__What the task requires__:
Return the lines of the data below in which the string "calcrgn" occurs.

(Beginning of Supplied data)

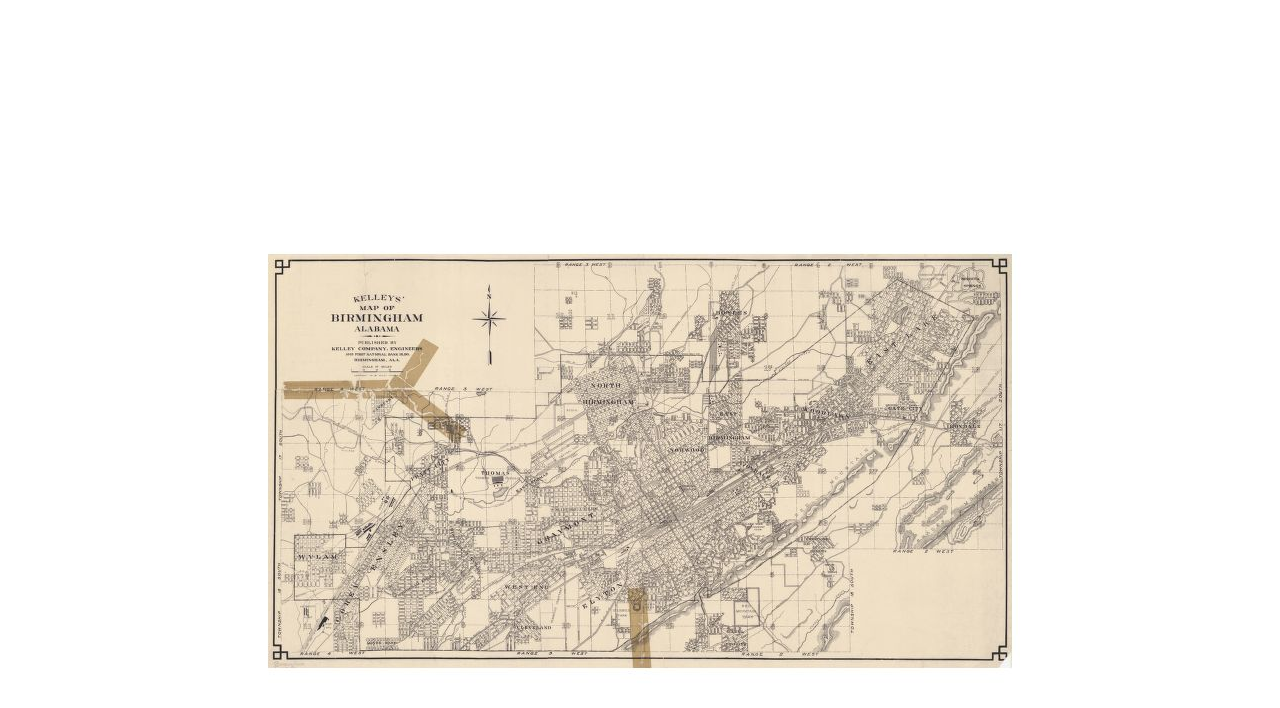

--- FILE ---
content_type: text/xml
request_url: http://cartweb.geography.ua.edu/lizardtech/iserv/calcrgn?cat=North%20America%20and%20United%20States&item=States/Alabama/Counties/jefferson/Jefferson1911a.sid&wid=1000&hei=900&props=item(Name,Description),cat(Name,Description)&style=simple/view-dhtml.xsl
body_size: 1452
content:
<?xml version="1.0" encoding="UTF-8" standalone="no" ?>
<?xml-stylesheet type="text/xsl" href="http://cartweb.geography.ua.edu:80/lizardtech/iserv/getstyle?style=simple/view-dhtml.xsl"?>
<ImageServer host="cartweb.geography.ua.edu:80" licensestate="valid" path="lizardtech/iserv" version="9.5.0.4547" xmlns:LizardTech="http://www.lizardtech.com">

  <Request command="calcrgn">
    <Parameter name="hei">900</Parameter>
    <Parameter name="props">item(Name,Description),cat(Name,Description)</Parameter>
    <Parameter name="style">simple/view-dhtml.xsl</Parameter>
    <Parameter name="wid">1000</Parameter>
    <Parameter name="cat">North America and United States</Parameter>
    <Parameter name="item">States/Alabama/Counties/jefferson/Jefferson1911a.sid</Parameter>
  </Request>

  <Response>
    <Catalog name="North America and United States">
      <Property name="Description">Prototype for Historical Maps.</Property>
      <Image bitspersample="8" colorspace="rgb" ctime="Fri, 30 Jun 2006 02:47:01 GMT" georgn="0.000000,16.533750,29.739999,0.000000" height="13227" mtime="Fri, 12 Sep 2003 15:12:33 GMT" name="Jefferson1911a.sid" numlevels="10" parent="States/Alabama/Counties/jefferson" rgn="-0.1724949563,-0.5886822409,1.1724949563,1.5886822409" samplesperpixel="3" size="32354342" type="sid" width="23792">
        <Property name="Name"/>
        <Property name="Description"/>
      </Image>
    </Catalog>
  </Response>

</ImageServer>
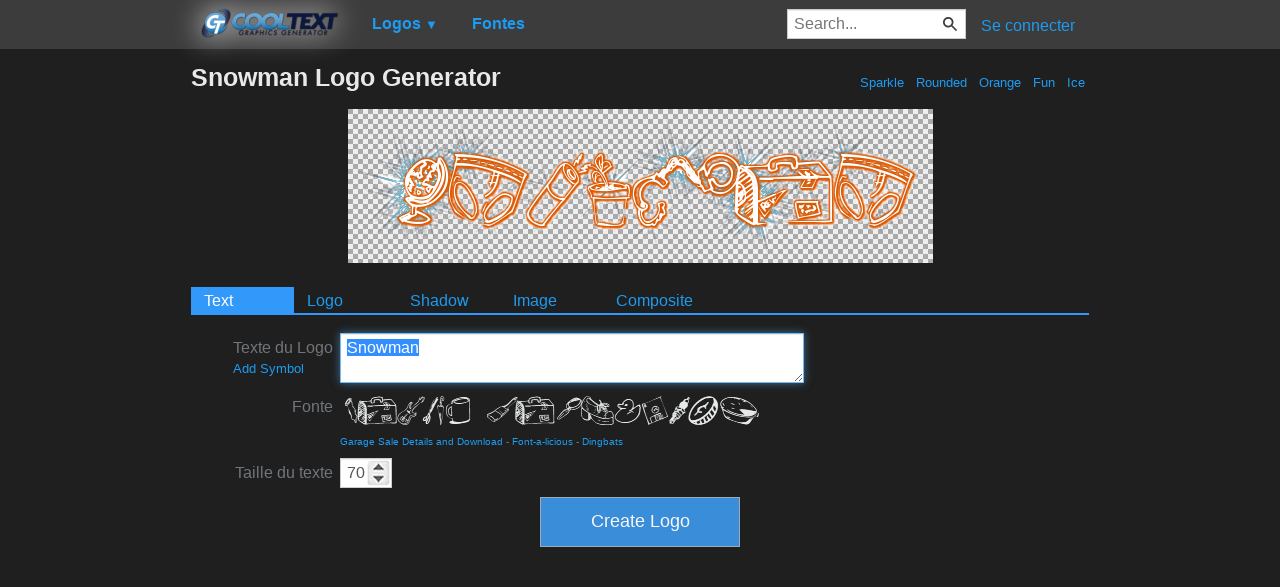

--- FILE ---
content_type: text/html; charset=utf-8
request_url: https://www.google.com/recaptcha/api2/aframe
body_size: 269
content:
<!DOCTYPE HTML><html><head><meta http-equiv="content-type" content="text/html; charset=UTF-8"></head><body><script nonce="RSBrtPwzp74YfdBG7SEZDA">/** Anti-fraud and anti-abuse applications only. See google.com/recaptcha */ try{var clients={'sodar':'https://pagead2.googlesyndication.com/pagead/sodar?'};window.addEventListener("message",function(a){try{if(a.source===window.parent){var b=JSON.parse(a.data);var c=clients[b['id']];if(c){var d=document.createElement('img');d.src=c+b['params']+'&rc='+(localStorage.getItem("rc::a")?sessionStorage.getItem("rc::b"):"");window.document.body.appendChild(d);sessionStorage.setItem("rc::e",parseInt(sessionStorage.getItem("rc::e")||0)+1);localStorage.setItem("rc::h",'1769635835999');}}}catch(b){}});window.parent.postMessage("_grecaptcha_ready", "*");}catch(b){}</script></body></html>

(End of Supplied data)

__Completed exercise__:
request_url: http://cartweb.geography.ua.edu/lizardtech/iserv/calcrgn?cat=North%20America%20and%20United%20States&item=States/Alabama/Counties/jefferson/Jefferson1911a.sid&wid=1000&hei=900&props=item(Name,Description),cat(Name,Description)&style=simple/view-dhtml.xsl
  <Request command="calcrgn">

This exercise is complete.